> [What the task requires]
An exact copy is needed of each line from the one including "contempt of court" through the last line of the entries, both ends counted, with nothing added.

---------- Input records ----------

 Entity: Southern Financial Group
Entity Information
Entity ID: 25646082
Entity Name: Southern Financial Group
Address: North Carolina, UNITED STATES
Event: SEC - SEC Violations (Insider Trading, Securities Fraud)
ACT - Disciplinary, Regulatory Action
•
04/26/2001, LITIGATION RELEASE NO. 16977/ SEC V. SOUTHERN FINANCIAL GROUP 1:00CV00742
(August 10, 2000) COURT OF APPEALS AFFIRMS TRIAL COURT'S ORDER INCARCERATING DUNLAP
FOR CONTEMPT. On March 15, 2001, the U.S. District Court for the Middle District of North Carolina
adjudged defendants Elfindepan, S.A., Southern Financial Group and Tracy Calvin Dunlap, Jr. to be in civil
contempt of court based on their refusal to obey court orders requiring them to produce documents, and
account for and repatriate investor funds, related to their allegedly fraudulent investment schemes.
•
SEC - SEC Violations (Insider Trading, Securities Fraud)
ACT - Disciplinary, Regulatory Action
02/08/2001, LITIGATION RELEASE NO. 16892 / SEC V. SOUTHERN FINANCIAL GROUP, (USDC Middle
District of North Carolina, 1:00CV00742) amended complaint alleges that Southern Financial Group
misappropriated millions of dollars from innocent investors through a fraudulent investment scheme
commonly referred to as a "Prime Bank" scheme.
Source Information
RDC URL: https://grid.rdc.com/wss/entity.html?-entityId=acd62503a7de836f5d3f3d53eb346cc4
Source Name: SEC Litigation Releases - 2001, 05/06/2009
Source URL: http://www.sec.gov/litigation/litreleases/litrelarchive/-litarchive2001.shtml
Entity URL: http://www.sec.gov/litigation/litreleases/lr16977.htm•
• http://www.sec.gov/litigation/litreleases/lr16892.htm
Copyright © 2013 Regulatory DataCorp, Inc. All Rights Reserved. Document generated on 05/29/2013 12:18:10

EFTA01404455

----------

> [Answer space]
contempt of court based on their refusal to obey court orders requiring them to produce documents, and
account for and repatriate investor funds, related to their allegedly fraudulent investment schemes.
•
SEC - SEC Violations (Insider Trading, Securities Fraud)
ACT - Disciplinary, Regulatory Action
02/08/2001, LITIGATION RELEASE NO. 16892 / SEC V. SOUTHERN FINANCIAL GROUP, (USDC Middle
District of North Carolina, 1:00CV00742) amended complaint alleges that Southern Financial Group
misappropriated millions of dollars from innocent investors through a fraudulent investment scheme
commonly referred to as a "Prime Bank" scheme.
Source Information
RDC URL: https://grid.rdc.com/wss/entity.html?-entityId=acd62503a7de836f5d3f3d53eb346cc4
Source Name: SEC Litigation Releases - 2001, 05/06/2009
Source URL: http://www.sec.gov/litigation/litreleases/litrelarchive/-litarchive2001.shtml
Entity URL: http://www.sec.gov/litigation/litreleases/lr16977.htm•
• http://www.sec.gov/litigation/litreleases/lr16892.htm
Copyright © 2013 Regulatory DataCorp, Inc. All Rights Reserved. Document generated on 05/29/2013 12:18:10

EFTA01404455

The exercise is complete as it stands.